Before arriving at ClickHouse, we tried several other databases:
Clickhouse is a columnar database specifically designed to handle high volumes of data while providing fast query execution. Materialized views in Clickhouse serve as pre-aggregated datasets that can significantly improve the performance of analytical queries. Furthermore, Clickhouse's ability to automatically manage and update materialized views as new data is ingested simplifies the maintenance process, making it an attractive choice for those seeking an efficient and powerful analytical database solution.
We ended up choosing Clickhouse for its general high performance, ability to handle large scale, and ability to run it locally for testing purposes.

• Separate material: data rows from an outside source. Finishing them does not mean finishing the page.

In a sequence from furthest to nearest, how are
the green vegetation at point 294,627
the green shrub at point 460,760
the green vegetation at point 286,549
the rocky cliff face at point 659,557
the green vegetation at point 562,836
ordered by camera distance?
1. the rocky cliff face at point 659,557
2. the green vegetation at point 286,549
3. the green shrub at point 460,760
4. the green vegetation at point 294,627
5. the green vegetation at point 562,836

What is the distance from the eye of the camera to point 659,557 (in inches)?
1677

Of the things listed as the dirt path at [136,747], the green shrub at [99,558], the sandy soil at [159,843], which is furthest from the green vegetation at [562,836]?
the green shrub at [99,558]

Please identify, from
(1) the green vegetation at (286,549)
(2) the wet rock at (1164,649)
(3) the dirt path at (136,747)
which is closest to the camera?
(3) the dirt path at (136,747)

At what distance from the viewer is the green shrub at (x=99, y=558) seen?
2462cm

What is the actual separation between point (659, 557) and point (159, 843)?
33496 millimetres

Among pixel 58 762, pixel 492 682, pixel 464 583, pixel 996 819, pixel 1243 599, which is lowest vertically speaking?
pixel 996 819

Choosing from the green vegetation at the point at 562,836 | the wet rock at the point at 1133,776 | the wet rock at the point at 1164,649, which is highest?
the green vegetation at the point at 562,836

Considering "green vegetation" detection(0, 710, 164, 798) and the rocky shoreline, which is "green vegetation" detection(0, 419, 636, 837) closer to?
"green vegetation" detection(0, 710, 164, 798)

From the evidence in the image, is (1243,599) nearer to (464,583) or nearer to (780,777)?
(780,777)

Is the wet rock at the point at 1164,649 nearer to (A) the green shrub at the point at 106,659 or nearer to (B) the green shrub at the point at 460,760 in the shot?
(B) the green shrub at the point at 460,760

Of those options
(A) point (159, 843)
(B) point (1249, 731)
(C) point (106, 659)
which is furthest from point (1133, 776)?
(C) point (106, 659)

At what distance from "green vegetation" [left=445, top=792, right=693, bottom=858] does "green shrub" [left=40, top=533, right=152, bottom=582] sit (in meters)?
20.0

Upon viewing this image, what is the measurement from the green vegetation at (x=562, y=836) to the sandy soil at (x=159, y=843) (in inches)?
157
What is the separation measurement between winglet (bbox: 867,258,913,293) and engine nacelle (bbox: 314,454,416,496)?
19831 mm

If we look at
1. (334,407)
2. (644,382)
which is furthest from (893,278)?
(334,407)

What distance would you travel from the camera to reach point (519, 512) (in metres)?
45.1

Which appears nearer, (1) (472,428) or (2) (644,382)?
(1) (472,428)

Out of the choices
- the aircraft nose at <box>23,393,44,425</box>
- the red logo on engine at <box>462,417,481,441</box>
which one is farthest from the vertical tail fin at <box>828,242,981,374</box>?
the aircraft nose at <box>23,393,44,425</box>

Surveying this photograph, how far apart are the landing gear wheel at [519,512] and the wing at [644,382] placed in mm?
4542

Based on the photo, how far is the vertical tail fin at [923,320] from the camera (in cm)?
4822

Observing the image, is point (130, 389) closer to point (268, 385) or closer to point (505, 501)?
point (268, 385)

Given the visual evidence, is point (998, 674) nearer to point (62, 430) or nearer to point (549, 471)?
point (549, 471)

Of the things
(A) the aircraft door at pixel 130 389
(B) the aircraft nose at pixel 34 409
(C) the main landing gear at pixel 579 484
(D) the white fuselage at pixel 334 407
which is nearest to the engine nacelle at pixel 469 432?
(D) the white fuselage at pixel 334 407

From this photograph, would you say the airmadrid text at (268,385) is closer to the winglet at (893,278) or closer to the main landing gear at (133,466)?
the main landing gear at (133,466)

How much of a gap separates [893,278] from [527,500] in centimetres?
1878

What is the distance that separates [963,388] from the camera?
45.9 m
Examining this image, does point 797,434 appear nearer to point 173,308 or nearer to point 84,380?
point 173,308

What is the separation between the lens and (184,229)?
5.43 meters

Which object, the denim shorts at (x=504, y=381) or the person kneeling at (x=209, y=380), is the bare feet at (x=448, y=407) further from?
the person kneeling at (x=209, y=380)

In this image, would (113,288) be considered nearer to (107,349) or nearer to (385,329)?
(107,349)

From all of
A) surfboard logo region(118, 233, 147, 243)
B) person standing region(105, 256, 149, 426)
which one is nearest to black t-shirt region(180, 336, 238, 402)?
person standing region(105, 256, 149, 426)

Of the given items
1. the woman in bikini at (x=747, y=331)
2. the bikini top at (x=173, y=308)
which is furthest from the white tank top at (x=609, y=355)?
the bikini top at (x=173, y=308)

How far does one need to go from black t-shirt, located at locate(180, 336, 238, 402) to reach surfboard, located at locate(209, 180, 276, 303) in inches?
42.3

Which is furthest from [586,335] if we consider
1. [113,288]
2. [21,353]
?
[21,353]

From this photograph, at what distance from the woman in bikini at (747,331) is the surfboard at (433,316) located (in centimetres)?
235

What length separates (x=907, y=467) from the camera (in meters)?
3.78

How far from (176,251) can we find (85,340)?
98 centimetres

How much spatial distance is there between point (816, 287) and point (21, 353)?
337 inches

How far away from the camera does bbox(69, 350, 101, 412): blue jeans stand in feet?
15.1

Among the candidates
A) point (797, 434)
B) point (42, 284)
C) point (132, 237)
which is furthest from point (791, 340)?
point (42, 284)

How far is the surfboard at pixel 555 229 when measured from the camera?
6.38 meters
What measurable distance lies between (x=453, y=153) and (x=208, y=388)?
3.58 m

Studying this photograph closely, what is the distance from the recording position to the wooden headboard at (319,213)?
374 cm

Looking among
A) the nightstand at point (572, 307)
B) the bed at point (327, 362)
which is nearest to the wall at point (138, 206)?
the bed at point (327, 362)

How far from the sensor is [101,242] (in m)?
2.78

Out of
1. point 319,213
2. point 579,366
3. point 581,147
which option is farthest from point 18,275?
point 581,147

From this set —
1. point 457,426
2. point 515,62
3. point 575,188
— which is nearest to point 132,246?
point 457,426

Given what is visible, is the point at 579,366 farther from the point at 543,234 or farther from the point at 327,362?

Our current ClickHouse setup is a single database where nearly every Inigo service has its own table, with some tables containing billions of rows of data. It runs on 4 vCPUs, 32GB RAM for the development environment and 16 vCPUs, 128GB RAM for the production environment. Setting up ClickHouse was challenging, as understanding the nuances of each index, sharding, and materialized views required considerable effort. However, the end result has been a system capable of loading and querying vast amounts of analytics data in a scalable manner, both in terms of hardware cost and engineering development time.
Given that we have billions of rows in some of our raw tables, we strive to minimize joins whenever possible. Instead, we have consolidated the data into several materialized views, each grouping the data into distinct time window buckets. As a result, most of the time, we are querying thousands of aggregated rows instead of millions of raw data rows, resulting in faster real-time filtering.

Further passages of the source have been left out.